TO BE DONE:
Reproduce the stretch of the listing from the line containing "What is the distance dividing" through the line containing "4. (x=47, y=40)", both lines included, without altering a single character.

STORED RECORDS:
-- START --

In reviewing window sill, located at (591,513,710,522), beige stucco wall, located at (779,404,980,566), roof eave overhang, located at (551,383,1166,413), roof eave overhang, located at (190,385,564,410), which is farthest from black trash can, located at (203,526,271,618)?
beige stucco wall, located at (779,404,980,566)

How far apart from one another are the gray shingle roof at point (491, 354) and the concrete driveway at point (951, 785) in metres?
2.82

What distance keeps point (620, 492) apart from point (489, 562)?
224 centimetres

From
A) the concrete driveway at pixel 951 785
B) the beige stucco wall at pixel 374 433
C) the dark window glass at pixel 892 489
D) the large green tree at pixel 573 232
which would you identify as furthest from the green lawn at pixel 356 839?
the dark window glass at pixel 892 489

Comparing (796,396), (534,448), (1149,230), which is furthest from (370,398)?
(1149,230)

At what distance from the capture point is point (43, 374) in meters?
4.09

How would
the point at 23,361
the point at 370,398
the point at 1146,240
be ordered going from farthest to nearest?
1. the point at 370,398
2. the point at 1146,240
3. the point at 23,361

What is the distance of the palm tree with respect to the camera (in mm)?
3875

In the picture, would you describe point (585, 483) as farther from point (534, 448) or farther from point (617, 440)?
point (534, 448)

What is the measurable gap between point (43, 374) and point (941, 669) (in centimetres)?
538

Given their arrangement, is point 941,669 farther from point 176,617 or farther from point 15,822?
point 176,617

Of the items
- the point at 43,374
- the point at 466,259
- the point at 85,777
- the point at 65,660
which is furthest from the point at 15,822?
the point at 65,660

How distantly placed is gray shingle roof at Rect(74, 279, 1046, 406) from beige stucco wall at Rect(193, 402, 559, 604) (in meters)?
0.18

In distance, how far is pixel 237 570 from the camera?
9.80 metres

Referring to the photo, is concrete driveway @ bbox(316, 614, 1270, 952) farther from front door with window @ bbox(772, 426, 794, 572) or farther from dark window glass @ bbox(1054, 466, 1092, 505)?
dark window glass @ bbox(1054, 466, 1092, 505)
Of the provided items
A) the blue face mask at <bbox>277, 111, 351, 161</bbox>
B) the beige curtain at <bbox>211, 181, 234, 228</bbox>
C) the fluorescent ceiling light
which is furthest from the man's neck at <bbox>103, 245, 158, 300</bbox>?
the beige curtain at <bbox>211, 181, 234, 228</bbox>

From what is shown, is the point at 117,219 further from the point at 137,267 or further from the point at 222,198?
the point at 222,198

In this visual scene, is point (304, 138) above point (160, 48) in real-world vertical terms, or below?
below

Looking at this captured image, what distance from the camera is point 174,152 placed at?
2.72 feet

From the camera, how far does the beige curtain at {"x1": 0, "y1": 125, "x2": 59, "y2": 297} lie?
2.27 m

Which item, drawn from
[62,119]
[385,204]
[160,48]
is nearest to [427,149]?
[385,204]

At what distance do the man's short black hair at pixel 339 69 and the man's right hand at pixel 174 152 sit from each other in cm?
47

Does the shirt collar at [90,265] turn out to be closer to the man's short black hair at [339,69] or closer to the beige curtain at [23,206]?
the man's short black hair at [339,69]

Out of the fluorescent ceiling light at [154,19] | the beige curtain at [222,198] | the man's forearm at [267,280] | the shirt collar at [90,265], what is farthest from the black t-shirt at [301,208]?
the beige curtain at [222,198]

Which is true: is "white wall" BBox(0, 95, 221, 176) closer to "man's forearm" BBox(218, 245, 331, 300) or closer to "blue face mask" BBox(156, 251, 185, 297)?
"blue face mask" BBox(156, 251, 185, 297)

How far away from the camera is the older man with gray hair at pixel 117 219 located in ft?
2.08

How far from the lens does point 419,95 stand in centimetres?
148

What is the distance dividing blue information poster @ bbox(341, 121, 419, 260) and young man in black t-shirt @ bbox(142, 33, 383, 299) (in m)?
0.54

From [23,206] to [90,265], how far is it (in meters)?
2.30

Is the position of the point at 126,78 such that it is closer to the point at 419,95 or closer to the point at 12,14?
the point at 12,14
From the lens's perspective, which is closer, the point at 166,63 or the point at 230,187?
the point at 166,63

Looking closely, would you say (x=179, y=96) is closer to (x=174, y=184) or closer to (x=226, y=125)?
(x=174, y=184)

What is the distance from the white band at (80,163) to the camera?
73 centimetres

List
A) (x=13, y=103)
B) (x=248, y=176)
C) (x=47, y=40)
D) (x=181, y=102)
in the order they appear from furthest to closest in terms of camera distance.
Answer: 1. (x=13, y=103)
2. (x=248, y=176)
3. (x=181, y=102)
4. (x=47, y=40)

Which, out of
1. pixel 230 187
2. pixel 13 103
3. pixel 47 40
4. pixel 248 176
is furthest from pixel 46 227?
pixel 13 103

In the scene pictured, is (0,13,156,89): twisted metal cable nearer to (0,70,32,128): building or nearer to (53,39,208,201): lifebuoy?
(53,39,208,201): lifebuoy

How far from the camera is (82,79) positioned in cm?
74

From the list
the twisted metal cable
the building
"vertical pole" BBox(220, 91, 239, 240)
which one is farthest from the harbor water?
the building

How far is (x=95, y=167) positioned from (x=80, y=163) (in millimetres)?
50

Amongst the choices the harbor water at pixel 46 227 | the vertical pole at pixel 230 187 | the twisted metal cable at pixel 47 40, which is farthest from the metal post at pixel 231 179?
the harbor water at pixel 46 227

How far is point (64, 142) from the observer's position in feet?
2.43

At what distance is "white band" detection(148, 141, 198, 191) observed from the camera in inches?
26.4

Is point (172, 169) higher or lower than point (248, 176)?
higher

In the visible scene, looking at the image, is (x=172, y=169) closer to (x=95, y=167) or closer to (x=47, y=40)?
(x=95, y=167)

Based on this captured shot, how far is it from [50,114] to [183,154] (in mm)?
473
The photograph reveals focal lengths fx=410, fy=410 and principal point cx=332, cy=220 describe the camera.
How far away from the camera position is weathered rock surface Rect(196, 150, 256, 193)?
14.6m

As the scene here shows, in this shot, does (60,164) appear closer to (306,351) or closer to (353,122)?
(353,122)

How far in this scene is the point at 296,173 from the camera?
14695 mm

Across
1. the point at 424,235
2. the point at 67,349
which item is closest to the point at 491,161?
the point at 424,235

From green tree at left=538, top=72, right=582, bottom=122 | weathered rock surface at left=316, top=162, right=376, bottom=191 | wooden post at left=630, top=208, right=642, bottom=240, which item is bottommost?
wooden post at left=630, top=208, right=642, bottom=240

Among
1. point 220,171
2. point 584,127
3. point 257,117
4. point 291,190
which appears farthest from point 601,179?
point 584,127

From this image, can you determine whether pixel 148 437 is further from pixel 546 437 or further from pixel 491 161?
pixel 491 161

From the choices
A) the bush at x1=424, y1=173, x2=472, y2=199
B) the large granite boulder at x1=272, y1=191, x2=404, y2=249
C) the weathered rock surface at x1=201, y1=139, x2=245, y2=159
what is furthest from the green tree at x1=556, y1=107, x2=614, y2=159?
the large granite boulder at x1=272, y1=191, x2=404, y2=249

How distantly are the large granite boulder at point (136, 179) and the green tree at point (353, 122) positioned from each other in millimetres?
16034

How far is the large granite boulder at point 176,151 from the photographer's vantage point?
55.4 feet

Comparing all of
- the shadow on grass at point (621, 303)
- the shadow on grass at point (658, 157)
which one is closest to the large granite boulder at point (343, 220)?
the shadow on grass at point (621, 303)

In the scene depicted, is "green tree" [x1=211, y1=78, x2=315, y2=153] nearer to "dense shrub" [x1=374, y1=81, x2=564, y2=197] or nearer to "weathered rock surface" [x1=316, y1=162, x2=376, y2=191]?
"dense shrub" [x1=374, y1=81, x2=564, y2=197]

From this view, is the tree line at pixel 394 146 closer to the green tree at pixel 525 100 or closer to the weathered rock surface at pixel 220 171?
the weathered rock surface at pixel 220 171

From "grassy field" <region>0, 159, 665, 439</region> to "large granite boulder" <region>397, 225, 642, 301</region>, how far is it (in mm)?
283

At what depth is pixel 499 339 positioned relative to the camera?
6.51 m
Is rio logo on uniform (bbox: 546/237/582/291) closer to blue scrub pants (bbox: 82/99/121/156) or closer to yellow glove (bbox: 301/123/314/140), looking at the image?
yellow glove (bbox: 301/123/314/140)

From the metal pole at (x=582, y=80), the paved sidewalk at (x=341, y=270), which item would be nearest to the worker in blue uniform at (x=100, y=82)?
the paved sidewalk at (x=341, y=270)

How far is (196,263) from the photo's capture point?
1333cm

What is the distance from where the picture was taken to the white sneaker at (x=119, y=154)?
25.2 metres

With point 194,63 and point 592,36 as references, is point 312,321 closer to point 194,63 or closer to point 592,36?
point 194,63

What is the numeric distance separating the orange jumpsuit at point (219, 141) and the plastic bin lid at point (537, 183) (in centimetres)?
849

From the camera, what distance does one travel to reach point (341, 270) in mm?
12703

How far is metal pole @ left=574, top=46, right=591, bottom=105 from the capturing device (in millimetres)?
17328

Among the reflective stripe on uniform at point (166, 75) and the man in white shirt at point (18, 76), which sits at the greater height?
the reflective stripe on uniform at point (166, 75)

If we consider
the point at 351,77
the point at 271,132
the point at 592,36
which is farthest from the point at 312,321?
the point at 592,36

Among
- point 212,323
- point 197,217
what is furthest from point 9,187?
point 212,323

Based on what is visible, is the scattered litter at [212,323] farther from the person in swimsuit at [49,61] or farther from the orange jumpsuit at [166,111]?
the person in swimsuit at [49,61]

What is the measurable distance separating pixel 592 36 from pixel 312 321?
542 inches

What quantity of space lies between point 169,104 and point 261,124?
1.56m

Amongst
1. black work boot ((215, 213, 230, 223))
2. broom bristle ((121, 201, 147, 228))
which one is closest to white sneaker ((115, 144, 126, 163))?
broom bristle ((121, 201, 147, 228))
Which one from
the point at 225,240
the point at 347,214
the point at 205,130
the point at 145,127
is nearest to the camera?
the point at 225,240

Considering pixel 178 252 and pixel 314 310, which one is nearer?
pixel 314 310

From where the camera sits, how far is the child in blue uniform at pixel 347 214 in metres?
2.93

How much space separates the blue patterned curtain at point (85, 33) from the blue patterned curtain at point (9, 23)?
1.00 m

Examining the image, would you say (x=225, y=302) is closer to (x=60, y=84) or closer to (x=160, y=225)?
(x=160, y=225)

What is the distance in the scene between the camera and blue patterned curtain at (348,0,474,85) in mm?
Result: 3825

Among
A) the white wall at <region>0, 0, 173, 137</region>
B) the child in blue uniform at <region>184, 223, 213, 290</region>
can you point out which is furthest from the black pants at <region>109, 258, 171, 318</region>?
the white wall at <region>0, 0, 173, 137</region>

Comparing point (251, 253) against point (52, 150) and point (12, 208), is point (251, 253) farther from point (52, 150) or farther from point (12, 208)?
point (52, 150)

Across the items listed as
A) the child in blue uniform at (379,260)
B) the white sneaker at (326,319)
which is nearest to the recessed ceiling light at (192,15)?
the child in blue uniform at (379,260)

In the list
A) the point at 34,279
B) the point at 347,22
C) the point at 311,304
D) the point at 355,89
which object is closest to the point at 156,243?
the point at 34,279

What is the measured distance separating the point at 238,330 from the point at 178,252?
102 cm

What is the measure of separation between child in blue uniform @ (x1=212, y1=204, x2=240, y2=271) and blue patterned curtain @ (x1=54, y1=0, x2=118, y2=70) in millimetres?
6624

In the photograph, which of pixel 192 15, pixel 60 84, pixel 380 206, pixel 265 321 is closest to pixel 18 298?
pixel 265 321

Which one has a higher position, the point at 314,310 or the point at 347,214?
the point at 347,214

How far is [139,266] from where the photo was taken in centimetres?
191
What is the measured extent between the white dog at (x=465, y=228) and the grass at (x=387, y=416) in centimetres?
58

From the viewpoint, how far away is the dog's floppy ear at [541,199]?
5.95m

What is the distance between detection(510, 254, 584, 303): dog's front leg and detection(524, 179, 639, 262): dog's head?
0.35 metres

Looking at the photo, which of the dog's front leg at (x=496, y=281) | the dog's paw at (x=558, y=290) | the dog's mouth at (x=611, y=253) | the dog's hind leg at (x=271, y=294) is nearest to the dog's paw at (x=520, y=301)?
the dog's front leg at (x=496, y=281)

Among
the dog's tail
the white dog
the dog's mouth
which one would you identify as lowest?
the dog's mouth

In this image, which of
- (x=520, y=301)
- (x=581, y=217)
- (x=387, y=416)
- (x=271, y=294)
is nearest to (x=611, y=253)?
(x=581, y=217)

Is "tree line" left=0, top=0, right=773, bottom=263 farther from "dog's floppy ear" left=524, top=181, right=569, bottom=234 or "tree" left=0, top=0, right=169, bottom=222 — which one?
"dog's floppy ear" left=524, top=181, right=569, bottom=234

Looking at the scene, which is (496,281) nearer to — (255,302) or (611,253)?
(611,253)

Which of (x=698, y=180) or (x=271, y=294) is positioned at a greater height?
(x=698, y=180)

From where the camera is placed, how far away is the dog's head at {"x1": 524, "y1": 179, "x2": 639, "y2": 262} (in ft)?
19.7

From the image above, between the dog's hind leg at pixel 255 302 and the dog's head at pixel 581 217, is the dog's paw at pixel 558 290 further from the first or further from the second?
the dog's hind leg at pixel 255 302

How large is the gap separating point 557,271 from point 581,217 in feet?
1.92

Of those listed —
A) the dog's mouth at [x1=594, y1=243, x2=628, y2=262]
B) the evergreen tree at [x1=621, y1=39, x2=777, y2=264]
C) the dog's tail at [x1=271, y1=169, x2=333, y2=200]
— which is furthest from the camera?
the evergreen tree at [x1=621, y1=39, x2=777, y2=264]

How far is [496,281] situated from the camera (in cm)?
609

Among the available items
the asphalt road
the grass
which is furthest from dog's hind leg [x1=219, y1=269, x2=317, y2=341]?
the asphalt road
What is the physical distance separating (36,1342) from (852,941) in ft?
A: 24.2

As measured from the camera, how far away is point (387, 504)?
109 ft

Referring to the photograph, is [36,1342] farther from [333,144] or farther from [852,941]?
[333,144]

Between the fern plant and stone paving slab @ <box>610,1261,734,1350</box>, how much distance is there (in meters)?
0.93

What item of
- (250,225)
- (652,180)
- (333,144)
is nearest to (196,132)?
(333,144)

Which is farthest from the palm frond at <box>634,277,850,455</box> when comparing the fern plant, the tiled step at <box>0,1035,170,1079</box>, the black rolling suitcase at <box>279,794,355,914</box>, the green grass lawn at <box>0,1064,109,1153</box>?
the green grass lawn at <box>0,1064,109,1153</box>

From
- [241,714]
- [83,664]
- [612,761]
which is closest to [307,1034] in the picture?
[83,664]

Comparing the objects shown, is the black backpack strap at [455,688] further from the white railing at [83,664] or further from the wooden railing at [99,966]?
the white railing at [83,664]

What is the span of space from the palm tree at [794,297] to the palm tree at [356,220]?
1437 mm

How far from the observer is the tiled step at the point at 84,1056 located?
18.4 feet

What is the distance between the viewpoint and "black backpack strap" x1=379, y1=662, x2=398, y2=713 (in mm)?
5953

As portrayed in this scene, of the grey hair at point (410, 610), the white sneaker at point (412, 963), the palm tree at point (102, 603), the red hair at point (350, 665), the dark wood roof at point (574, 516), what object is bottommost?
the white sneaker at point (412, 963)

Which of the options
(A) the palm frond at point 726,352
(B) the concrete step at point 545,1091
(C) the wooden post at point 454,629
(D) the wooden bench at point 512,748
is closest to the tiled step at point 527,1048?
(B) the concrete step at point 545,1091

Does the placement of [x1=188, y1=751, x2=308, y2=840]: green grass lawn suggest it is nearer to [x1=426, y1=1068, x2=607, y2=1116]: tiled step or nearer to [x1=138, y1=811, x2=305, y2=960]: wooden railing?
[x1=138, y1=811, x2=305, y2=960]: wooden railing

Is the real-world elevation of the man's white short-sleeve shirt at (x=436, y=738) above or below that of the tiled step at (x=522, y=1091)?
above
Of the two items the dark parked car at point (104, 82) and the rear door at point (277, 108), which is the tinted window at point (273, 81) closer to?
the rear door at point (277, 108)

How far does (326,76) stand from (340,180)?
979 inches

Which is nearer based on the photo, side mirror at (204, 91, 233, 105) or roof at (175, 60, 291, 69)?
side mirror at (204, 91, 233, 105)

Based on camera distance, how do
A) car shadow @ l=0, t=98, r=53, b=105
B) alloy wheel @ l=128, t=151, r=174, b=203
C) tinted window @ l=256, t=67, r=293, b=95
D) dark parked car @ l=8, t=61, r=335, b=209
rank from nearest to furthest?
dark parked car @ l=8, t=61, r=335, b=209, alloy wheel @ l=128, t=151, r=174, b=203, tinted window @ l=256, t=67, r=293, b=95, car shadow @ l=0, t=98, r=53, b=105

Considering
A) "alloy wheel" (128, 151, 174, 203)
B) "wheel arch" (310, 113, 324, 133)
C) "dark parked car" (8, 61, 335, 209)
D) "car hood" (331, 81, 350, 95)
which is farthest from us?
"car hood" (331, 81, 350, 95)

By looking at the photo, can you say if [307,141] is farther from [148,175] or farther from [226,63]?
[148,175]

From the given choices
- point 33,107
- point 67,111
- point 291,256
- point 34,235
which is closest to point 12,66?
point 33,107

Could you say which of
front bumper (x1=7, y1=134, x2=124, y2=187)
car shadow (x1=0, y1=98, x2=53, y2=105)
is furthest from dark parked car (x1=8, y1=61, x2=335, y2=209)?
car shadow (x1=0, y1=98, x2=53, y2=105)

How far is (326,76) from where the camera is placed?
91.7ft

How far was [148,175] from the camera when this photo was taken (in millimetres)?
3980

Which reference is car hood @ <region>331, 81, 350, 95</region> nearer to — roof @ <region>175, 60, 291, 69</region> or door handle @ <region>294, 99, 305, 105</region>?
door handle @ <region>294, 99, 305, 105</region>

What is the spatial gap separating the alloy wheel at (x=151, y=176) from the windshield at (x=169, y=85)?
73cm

-- END --

EXERCISE OUTPUT:
What is the distance dividing blue information poster @ bbox(341, 121, 419, 260) and young man in black t-shirt @ bbox(142, 33, 383, 299) (in m)?
0.54

From [23,206] to [90,265], how far is it (in meters)?
2.30

Is the position of the point at 126,78 such that it is closer to the point at 419,95 or closer to the point at 12,14?
the point at 12,14
From the lens's perspective, which is closer, the point at 166,63 or the point at 230,187?
the point at 166,63

Looking closely, would you say (x=179, y=96) is closer to (x=174, y=184) or closer to (x=226, y=125)?
(x=174, y=184)

What is the distance from the white band at (80,163) to the camera?
73 centimetres

List
A) (x=13, y=103)
B) (x=248, y=176)
C) (x=47, y=40)
D) (x=181, y=102)
in the order they appear from furthest to closest in terms of camera distance.
Answer: 1. (x=13, y=103)
2. (x=248, y=176)
3. (x=181, y=102)
4. (x=47, y=40)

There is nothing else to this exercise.